Typically, the modeling and simulation software provide support for generating C code—targeting a broader range of processors. The hardware vendors will have differentiating features on the processors to speed up execution for the application that the processor is designed for. For example, the ADSP-CM41x processor comes with a math unit accelerator to speed up mathematical operation such as sine, cosine, and square root. It is important to make use of such features to get the best performance out of the processor. Modeling tools provides provision to replace part of the codes with custom codes or an entire algorithm block with a different code. For power conversion algorithms, optimized code can be generated by providing handwritten optimized routines for common algorithm blocks such as direct quadrature zero (DQZ) transforms, phase-locked loop (PLL), etc. Code generation may be configured to use these handwritten routines instead of the default generic routines. Silicon vendors could be providing model libraries to speed up execution of algorithms on their processors. These options may be exploited to generate an optimized code for the control processor.

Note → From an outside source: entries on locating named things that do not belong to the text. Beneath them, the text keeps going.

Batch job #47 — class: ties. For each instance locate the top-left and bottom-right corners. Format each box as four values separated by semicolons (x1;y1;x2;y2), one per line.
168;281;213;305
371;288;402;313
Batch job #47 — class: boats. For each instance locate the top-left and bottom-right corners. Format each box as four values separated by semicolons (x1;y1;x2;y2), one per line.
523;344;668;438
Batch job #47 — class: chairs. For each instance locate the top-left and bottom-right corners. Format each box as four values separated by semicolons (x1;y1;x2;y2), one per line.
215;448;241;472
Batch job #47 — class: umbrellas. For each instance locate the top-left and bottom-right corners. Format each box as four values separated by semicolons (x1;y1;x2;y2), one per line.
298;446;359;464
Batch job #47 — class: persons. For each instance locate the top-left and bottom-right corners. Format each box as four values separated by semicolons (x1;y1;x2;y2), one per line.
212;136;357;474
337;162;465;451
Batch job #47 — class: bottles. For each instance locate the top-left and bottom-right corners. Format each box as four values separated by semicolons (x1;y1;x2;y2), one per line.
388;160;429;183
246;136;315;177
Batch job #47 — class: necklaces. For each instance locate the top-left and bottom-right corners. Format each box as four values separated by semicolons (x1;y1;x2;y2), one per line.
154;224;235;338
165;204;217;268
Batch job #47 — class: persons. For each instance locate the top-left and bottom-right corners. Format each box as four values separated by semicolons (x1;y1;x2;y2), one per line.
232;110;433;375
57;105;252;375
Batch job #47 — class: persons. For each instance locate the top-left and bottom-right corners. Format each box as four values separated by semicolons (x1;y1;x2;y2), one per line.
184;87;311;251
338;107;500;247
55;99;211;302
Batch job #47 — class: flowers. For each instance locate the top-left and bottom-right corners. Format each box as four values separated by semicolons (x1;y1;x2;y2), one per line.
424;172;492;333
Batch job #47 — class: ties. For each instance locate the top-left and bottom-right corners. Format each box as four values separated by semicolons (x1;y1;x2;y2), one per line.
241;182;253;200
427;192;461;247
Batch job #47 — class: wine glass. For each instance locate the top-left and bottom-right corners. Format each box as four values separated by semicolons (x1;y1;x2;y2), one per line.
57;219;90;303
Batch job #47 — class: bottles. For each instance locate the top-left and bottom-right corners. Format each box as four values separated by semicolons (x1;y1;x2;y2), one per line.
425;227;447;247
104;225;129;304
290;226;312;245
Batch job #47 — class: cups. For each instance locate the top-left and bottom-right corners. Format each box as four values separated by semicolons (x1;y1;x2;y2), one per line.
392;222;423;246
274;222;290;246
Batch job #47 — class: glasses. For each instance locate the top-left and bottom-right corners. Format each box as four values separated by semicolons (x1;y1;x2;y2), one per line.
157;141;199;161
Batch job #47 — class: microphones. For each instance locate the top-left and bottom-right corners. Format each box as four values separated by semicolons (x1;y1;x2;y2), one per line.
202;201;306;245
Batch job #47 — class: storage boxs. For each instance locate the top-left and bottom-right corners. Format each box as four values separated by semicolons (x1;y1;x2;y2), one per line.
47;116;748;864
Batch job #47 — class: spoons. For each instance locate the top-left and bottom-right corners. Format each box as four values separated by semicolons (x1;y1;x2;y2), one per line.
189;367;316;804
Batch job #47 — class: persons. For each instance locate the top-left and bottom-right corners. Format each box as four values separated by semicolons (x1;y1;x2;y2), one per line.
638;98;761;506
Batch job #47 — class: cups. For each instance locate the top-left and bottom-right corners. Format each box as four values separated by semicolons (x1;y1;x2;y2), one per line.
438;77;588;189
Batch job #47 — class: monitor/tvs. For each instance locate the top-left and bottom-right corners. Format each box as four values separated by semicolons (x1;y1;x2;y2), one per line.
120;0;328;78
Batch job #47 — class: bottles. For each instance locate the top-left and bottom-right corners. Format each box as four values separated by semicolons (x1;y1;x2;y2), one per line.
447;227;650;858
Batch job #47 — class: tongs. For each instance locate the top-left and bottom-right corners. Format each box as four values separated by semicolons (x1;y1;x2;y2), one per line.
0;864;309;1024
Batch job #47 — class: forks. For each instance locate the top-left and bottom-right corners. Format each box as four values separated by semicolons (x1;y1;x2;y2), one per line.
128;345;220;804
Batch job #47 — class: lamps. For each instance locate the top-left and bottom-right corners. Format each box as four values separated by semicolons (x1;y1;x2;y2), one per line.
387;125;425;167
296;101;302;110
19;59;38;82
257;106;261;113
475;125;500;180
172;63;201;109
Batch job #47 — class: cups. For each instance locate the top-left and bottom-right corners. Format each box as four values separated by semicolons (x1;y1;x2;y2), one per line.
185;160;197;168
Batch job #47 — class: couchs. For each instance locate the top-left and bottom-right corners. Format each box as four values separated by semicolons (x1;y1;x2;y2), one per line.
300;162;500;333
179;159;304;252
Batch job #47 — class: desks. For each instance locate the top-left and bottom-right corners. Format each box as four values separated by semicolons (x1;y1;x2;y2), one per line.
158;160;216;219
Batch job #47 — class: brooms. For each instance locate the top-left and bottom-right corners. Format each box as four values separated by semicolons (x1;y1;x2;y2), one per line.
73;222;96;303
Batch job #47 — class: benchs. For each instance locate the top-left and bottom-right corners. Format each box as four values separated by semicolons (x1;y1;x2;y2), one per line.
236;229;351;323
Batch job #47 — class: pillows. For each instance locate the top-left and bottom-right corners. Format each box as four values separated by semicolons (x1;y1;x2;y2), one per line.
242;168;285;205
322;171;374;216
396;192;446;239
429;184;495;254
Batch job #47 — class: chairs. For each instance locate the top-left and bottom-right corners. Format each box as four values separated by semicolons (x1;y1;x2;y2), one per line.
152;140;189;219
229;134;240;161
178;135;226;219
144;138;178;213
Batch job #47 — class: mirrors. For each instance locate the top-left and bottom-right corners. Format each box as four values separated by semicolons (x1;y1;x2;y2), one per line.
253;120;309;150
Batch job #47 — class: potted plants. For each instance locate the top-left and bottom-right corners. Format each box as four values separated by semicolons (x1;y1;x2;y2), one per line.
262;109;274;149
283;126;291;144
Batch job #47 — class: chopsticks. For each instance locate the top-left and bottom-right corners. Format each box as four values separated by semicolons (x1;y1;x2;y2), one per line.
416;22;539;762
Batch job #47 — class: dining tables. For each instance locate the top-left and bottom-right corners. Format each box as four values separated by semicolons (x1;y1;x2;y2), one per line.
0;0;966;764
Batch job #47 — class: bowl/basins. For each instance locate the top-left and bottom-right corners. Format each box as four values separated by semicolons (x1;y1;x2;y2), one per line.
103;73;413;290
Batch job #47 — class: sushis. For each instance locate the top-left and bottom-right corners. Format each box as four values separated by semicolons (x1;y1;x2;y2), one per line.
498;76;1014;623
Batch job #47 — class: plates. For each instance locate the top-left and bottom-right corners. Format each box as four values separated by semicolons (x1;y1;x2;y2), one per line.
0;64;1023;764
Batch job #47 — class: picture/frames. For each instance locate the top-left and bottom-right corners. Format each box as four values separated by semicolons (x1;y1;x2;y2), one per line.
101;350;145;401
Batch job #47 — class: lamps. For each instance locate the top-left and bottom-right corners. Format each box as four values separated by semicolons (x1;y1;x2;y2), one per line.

Apart from the control algorithm code, the control processor also needs codes for configuring the peripherals such as ADC, PWM, etc. and a framework code for maintaining the timings and other functionalities of the system. The modeling tools can be used to generate the code for these as well. However, the framework codes are expected to do much more than run the control algorithm. Developing models for all these associated tasks and generating code from them may not be an efficient approach. In such cases, the framework and peripheral configuration codes may be developed separately with provision to integrate the generated control algorithm codes.

Hardware-in-the-Loop (HIL) Simulation

The simulation of the power modules and the system normally runs on a host PC. Even in PIL simulation, only the control algorithm runs on the target control processor. All other parts of the system are simulated by the modeling software on the host machine. Since this simulation takes so many resources and as much execution time, it is not possible to run these in real time in the software. The system dynamics and performance of ADCs and PWMs are not verified in such testing. HIL simulation hardware overcomes this drawback by using field programmable gate arrays (FPGAs) to simulate the converter components, sources, and sinks. It helps to run the entire simulation in real time and to see the actual effect of ADC sampling and PWM control. The HIL hardware is typically provided by separate vendors with a provision to interface control processors. It should be noted that HIL platforms won’t be able to simulate the detailed switching characteristics of the power modules. These effects should be analyzed separately to minimize the risk while taking it to the final product.


The modeling tools have greatly improved during recent years. In this article, we have discussed various approaches to make the model output very close to the final product output. However, it should be noted that there are some characteristics such as electromagnetic compatibility (EMC) that cannot be verified in a simulation environment. It is important to identify these characteristics and analyze and verify through alternate methods.

The steps explained in the article, except the HIL stage, have been successfully employed in designing and developing control algorithm targeting ADSP-CM41x processors for an inverter with 3-level ANPC topology.